Giving everything seems hard--and it seemed hard to them, too. Keep reading in this chapter.

But, back to this lesson: Luke has emphasized that discipleship to Jesus involves one's possessions. See Luke 6:20-26; 12:13-21; Acts 11:27-29, among others.

Is there a conflict between being of one heart and one mind (v.32) and having private ownership? Even if we cannot imagine common ownership, is there any way we can accept a modification of this principle?

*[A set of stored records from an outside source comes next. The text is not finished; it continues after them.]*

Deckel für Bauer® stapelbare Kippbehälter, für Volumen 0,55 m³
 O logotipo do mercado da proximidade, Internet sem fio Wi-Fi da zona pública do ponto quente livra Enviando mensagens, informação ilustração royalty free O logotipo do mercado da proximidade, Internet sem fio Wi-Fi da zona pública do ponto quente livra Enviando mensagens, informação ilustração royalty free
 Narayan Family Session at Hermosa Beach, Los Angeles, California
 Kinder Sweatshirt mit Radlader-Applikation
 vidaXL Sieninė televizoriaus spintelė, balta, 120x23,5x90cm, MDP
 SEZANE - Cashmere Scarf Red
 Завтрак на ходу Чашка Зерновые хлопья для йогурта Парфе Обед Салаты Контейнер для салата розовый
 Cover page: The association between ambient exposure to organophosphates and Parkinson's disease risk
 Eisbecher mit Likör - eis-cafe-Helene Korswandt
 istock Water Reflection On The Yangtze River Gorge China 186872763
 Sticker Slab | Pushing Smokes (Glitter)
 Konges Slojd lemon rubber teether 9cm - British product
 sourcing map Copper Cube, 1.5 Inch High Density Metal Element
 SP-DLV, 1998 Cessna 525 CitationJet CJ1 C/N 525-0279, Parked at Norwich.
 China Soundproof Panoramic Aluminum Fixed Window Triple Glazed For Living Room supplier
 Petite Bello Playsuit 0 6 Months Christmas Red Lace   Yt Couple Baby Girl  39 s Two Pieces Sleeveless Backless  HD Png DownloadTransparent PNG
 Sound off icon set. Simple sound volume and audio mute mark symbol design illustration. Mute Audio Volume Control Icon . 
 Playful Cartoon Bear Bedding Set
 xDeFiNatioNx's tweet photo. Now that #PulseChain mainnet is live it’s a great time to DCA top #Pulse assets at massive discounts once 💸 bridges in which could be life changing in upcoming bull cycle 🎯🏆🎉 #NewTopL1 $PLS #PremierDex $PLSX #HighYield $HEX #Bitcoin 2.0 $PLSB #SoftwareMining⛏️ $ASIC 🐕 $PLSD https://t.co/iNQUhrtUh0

How do you find a connection between verses 33 and 34? What is our responsibility toward the needy (v.34)? Does this responsibility leap across national borders?

1 comment:

Earl said...

There is no indication that the Church wanted everything. Unlike the Fed. Govt., the Church found in Acts took what was freely given and used it to meet human needs. No buildings... just people. Cool. No expectation that everyone must give everything for the use of everyone. Just graciously receiving everything that was freely given and using it to meet human need. Way Cool!

Conflict between personal piety and personal private property? Not unless personal private property is misused (Acts 5:1-11, 8:18-24). Adoption of c*ommon ownership? Why? To what purpose? "Modification" of private property? Again why? To what purpose?

Of course there is a connection between vs. 33 and 34. It was a creative short-term solution to need. As a workable long-term strategy (USSR, etc.) it has been weighed in the balance of historical human experience and found wanting.